PROBLEM TO SOLVE:
Write out only the lines from the line that holds "What appears to" to the end of the listing below, inclusive, with the pictures omitted.

RECORDS FOR THE EXERCISE:
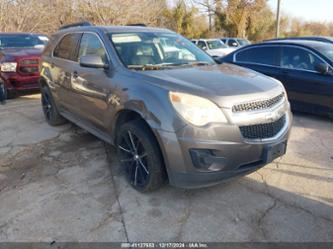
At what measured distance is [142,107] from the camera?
115 inches

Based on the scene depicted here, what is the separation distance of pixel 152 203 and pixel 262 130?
1.30 metres

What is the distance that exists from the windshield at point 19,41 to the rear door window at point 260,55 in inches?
242

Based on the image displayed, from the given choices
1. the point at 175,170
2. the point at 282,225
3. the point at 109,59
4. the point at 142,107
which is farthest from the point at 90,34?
the point at 282,225

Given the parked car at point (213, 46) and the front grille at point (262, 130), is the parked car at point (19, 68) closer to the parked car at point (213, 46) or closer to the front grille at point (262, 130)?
the front grille at point (262, 130)

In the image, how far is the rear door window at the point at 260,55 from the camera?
613 cm

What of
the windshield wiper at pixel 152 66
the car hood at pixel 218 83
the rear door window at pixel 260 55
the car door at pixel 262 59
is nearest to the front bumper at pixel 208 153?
the car hood at pixel 218 83

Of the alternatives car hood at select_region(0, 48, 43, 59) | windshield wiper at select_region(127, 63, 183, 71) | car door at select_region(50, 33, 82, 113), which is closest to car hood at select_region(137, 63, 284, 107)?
windshield wiper at select_region(127, 63, 183, 71)

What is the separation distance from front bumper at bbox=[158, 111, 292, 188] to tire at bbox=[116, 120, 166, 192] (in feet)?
0.60

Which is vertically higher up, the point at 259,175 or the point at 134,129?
the point at 134,129

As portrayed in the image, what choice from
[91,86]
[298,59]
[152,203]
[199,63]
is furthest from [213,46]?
[152,203]

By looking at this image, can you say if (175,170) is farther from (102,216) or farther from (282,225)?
(282,225)

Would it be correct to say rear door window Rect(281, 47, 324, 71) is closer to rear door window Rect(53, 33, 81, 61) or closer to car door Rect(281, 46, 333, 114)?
car door Rect(281, 46, 333, 114)

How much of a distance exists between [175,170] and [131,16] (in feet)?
60.2

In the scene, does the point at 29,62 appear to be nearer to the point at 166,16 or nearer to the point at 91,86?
the point at 91,86
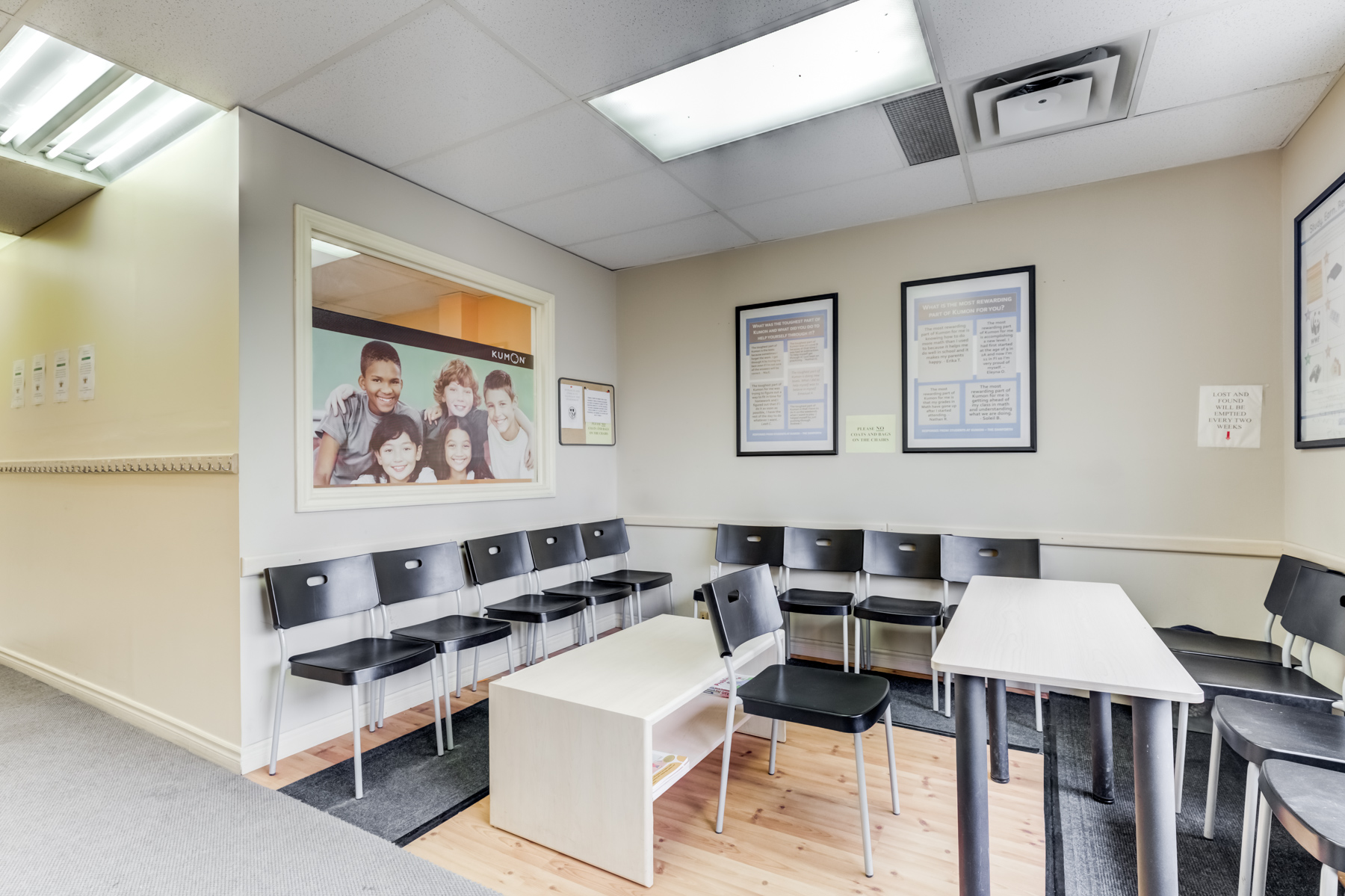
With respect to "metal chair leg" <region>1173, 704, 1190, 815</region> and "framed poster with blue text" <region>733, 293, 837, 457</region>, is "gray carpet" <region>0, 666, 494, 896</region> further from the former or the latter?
"framed poster with blue text" <region>733, 293, 837, 457</region>

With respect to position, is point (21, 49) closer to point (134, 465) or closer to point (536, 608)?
point (134, 465)

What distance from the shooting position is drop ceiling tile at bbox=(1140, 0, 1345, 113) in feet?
6.76

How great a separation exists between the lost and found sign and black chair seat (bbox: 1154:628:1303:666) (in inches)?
38.0

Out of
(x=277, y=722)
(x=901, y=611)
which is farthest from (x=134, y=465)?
(x=901, y=611)

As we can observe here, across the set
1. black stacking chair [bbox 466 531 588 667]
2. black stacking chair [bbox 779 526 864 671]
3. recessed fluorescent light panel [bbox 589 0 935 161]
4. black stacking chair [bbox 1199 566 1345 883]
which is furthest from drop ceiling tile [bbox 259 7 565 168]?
black stacking chair [bbox 1199 566 1345 883]

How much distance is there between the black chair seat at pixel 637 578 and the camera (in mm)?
3910

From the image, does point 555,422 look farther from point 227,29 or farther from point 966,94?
point 966,94

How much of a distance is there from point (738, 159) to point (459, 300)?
1671 millimetres

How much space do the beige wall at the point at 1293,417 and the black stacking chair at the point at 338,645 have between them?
11.3 feet

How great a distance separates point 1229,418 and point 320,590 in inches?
163

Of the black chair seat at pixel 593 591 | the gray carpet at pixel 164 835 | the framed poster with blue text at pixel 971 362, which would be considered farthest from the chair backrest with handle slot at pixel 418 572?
the framed poster with blue text at pixel 971 362

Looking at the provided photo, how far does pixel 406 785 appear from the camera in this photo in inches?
96.9

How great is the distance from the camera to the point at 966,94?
2541mm

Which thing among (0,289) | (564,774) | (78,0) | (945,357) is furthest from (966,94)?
(0,289)
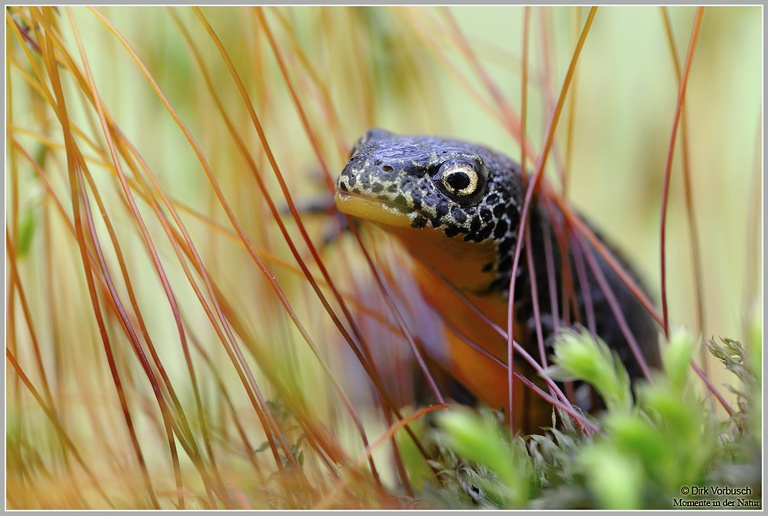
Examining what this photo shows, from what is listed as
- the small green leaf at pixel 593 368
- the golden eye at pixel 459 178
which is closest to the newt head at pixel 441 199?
the golden eye at pixel 459 178

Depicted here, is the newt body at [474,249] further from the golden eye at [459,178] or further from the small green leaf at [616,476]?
the small green leaf at [616,476]

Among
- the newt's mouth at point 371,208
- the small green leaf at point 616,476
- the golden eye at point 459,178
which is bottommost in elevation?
the small green leaf at point 616,476

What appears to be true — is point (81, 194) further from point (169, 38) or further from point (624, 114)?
point (624, 114)

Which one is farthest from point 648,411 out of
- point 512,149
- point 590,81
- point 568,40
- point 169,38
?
point 512,149

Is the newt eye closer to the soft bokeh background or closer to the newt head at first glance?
the newt head

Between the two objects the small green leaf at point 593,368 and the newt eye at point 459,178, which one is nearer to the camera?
the small green leaf at point 593,368

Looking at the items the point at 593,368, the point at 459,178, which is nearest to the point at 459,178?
the point at 459,178

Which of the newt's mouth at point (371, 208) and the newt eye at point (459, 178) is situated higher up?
the newt eye at point (459, 178)
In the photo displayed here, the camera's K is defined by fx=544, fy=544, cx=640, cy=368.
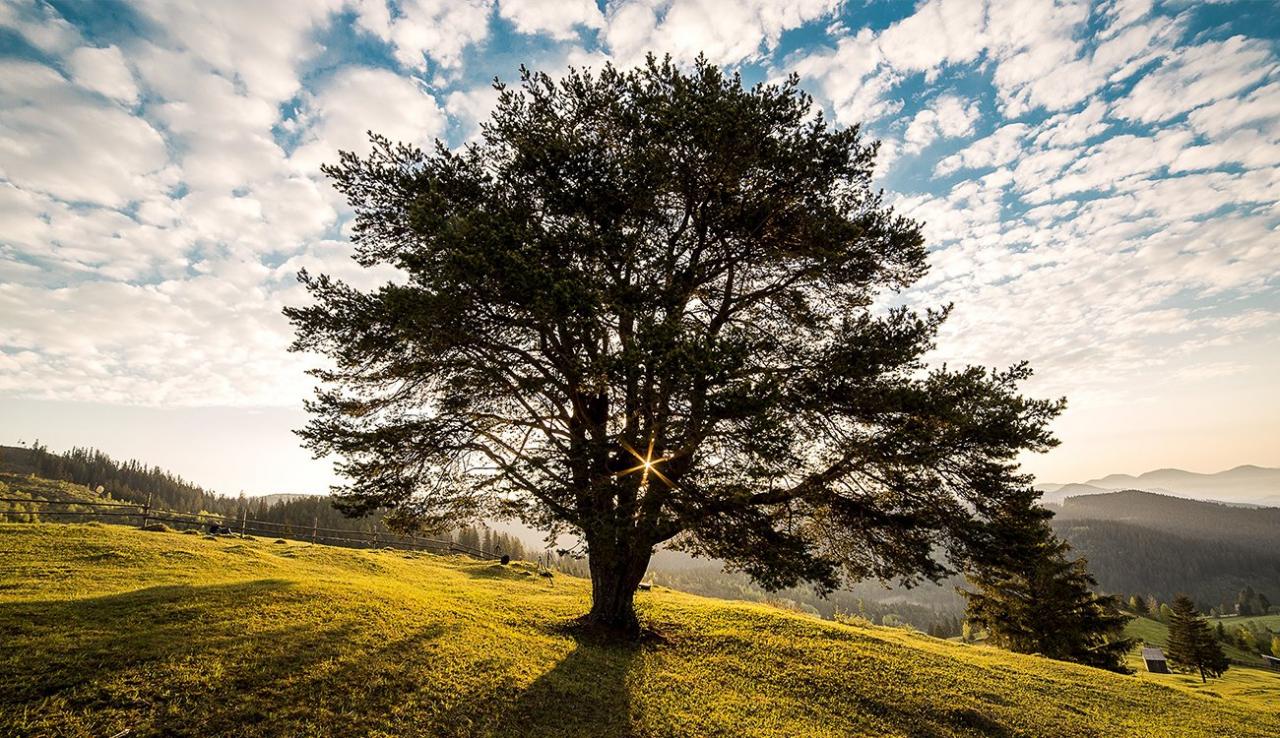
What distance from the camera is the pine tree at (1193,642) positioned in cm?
4278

SOLUTION FOR THIS TASK:
What appears to be true — is point (81, 194) further from point (169, 38) or further from point (624, 114)?
point (624, 114)

Which one is farthest from point 648,411 out of
- point 512,149
- point 590,81
- point 568,40
- point 169,38
?
point 512,149

Is the newt eye closer to the soft bokeh background or closer to the newt head at first glance?
the newt head

Between the two objects the small green leaf at point 593,368 and the newt eye at point 459,178, which one is nearer to the camera?
the small green leaf at point 593,368

Looking at the items the point at 593,368, the point at 459,178, which is nearest to the point at 459,178?
the point at 459,178

Which of the newt's mouth at point (371, 208) and the newt eye at point (459, 178) is situated higher up?
the newt eye at point (459, 178)
In the photo displayed here, the camera's K is defined by fx=544, fy=544, cx=640, cy=368.
What distance from the camera is the pine tree at (1193,642) positioned in cm?
4278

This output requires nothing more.